Previous investigations have demonstrated the essential role of the Wnt/β-catenin (WβC) signaling pathway in maintaining cellular balance from early development to adulthood. The WβC signaling system, as described (Ramakrishna et al. 2023), has an essential part in neurogenesis and cell proliferation. The PMID number is 37489441. The compound HPI-1 has also been the subject of discussion. It acts as a hedgehog (HH) pathway inhibitor, selectively blocking sonic hedgehog-mediated signaling, without significantly affecting WNT signaling (Hyman et al. 2009). The hedgehog signaling system is well-known for its role in the development of the neural tube and limb buds, and it also significantly affects brain formation (Antonellis et al. 2021). The Shh protein is involved in determining the characteristics of dopaminergic and serotoninergic neurons, which helps to establish the structure of the forebrain and midbrain (Ruiz i Altaba 2006). The aberrant activation of the HH signaling pathway has been linked to the onset of multiple types of cancer, such as prostate, lung, pancreatic, breast, brain, and skin cancers (Sheng et al. 2004; Bale and Yu 2001; Sheikh et al. 2012). Indeed, it is conceivable that neural progenitor cells may produce Shh, influencing both their own developmental trajectory and that of nearby cells in the complex network of cellular fate determination (Parga et al. 2008).

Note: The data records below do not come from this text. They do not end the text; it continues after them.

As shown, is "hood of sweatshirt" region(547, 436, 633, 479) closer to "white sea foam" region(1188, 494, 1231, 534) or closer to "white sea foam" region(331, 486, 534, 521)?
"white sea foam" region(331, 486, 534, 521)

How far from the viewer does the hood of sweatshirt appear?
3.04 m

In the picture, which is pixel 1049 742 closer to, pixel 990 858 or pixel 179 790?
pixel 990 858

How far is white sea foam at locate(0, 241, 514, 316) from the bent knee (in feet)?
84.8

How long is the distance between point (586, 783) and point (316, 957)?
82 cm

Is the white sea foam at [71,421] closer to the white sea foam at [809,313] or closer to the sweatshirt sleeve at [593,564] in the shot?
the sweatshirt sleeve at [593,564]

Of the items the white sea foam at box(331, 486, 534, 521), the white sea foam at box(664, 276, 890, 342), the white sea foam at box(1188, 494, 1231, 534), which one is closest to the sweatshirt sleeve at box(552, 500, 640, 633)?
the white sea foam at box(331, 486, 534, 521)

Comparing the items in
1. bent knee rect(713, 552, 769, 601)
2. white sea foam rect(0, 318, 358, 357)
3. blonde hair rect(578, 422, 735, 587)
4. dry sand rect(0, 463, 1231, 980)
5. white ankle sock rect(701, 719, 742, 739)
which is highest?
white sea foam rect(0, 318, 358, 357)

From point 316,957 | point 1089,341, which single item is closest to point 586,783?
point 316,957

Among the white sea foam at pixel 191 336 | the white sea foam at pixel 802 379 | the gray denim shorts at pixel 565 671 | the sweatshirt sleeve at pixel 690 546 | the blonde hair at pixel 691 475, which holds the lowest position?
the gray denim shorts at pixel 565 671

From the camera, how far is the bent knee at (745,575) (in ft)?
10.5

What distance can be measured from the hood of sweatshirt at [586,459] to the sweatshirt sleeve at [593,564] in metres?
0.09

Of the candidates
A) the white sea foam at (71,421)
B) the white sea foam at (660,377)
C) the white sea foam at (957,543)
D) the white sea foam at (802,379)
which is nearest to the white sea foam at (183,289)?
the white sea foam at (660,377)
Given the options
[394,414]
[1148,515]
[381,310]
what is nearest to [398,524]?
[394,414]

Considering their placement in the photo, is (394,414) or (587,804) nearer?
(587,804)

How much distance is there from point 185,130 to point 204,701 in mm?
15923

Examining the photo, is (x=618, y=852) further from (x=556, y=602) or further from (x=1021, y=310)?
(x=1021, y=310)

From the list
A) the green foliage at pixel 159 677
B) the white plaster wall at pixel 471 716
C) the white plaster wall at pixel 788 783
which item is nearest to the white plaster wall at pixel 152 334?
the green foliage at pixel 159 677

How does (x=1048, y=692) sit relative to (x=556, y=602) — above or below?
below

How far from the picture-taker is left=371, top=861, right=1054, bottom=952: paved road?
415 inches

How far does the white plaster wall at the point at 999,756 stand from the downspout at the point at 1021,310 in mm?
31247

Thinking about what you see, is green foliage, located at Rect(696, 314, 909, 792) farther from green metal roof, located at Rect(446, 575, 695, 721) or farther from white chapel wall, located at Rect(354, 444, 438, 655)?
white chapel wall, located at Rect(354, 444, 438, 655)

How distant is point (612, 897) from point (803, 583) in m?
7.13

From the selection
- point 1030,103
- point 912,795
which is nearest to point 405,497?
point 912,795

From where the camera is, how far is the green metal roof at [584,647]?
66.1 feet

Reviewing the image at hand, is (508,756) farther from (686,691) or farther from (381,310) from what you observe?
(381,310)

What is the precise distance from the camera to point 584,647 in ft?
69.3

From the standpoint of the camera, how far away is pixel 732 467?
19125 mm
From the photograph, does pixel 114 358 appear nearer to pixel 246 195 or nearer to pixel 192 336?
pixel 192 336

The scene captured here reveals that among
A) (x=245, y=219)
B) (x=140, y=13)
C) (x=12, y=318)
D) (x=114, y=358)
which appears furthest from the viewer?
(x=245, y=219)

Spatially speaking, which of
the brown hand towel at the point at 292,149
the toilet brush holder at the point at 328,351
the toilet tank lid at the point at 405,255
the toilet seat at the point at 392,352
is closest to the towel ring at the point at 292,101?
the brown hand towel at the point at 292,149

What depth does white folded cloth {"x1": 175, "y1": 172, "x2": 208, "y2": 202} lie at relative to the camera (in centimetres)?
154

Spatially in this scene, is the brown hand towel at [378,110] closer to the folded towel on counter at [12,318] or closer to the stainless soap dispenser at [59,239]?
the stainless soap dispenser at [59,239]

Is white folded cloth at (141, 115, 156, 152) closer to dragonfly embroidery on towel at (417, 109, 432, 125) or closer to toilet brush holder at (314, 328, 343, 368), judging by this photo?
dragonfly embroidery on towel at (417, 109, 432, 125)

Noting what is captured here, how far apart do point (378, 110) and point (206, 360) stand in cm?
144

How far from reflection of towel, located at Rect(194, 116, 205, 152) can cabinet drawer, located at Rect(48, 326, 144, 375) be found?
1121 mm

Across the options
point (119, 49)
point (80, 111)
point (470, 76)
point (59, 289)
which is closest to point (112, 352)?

Autophagy is a vital mechanism in cell differentiation that significantly contributes to the maturation of nerve cells, the aging process (Adelipour et al. 2022; Valencia et al. 2021), and the recycling of breakdown products. Autophagy is a vital process that is necessary for the survival and upkeep of cells (Parzych and Klionsky 2014). Dysfunctions in this process play a role in the development of various human diseases, such as aging, cancer, diabetes, and neurodegenerative disorders like Alzheimer's, Parkinson's, and Huntington's (Parzych and Klionsky 2014; Golpich et al. 2017). The degradation of dopaminergic neurons has been linked to the presence of excessive free radicals, which lead to increased oxidative stress and inflammatory damage (Yadav et al. 2017). The nigrostriatal dopaminergic (DAergic) pathway breaks down because of these actions; this is shown by the selective death of DAergic neurons and a drop in the amount of dopamine present (Hisahara and Shimohama 2011). The development of the distinctive protein inclusions associated with PD and Lewy bodies serves as an example of the difficulty of protein misfolding and aggregation, which cellular degradation processes do not prevent (Gómez-Benito et al. 2020; Padilla-Godínez et al. 2021). Overexpression of autophagy-related genes, including LC3B, ATG5, and ATG12, improved mitochondrial membrane potential, boosted ATP generation, and inhibited apoptosis, whereas ROS levels remained the same and oxidized protein levels increased (Mai et al. 2012). It was also found that DNA damage increases p53 levels to induce repair or apoptosis in response to cell damage. In various systems, there is also Bcl-2, which protects against cell death by acting as an antioxidant (Cox and Hampton 2007; Liang et al. 2023), and another member of the family, BAX (Unnithan et al. 2023). Bcl-2 levels rose along with this, even though some research suggests that Bcl-2's significance in apoptosis is less than that in transdifferentiation. (Zhao et al. 2007; Zhou et al. 2011; Kitazawa et al. 2002).

This work suggests that the application of small-molecule cocktail screening with HPI-1 and NZ creates a chemical cocktail formula that can differentiate hNF cells into dopaminergic neuron-like cells by stimulation. Expression of dopamine markers reveals the importance of autophagy in regulating neuronal conductance. However, this research was a short-term experiment. Further long-term testing should be conducted in the future and to investigate in vivo mechanisms of small molecule-mediated neuronal reprogramming under physiological conditions. To increase the efficiency of cocktail screening Recommend drug formulations and identify safe and efficient delivery routes. To promote recovery and protect the nervous system. We sincerely hope that it will be useful and expand on future research and medical research (Fig. 5).

Figure 5.

Figure 5.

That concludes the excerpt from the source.